▸ What this exercise asks
[A] Answer these questions using the market commentary:
(i) By about how much did new housing permits rise from the month before?
(ii) At what price does the euro sit?
(iii) In which chamber did Mario Monti win a confidence vote?
[B] Rename "housing" as "real estate" in the market commentary, and write out everything from "Unfortunately, most of" down to "a European government." with that change.

▸ Source document
They jumped 0.9% in October… and unlike recent increases, this one can't be chalked up to low interest rates and rising money supply. There's real economic activity out there this time.

Unfortunately, most of that activity shows up in new housing permits — up nearly 11% from the month before. As if there's not already a glut of housing out there.

The dollar index is winding down the week clinging to the 78 level, while the euro sits at $1.352.

For the moment anyway, euro matters have stabilized after Italy's new prime minister Mario Monti won a confidence vote today in the lower house of Parliament.

For the first time, a Goldman Sachs alum has secured his place atop a European government.

There are others in high positions, too — as helpfully pointed out in this infographic from the London Independent. (Click to enlarge.)

"The European debt debacle continues to unravel," says our own Michael Pento, keeping an eye on the long term, "yet many investors fail to recognize the profound ramifications of taking the largest economy on the planet offline."

"Can there really be any safe haven country when global GDP is on the precipice of a sharp decline? The truth is that Europe, and quite possibly Japan and the U.S., face a recession in 2012 due to a full-blown bond market crisis."

Excerpts from a spatial dataset
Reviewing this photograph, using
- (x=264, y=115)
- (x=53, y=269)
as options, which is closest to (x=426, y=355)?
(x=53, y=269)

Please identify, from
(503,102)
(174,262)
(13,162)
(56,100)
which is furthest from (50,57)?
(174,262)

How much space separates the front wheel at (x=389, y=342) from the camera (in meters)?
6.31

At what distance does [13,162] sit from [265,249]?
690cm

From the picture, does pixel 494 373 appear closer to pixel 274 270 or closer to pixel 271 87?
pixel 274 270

---

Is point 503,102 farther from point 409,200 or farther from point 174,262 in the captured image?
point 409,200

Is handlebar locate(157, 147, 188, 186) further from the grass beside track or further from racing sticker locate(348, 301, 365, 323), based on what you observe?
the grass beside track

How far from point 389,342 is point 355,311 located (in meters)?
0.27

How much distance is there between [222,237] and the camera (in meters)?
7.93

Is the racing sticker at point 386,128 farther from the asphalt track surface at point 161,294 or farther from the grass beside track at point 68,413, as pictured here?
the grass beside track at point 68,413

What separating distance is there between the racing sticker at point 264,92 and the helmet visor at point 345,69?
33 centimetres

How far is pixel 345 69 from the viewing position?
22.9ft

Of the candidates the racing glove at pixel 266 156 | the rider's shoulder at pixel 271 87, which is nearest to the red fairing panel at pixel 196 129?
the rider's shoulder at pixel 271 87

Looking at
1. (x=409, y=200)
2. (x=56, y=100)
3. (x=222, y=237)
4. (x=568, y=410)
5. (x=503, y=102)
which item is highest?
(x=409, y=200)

---

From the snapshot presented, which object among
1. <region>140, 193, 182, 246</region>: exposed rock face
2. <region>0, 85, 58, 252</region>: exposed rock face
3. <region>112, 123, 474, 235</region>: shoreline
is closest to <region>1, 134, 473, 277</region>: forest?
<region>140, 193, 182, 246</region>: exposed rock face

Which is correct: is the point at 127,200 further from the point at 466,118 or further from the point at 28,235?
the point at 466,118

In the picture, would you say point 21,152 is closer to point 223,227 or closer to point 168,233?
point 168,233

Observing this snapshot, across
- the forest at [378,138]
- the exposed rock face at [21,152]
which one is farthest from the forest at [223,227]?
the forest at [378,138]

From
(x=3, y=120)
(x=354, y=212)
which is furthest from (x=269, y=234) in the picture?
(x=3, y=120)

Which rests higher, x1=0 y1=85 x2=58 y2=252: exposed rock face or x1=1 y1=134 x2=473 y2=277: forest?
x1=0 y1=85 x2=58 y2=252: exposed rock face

▸ Solution set
[A]
(i) Nearly 11%.
(ii) $1.352.
(iii) The lower house of Parliament.

[B]
Unfortunately, most of that activity shows up in new real estate permits — up nearly 11% from the month before. As if there's not already a glut of real estate out there.

The dollar index is winding down the week clinging to the 78 level, while the euro sits at $1.352.

For the moment anyway, euro matters have stabilized after Italy's new prime minister Mario Monti won a confidence vote today in the lower house of Parliament.

For the first time, a Goldman Sachs alum has secured his place atop a European government.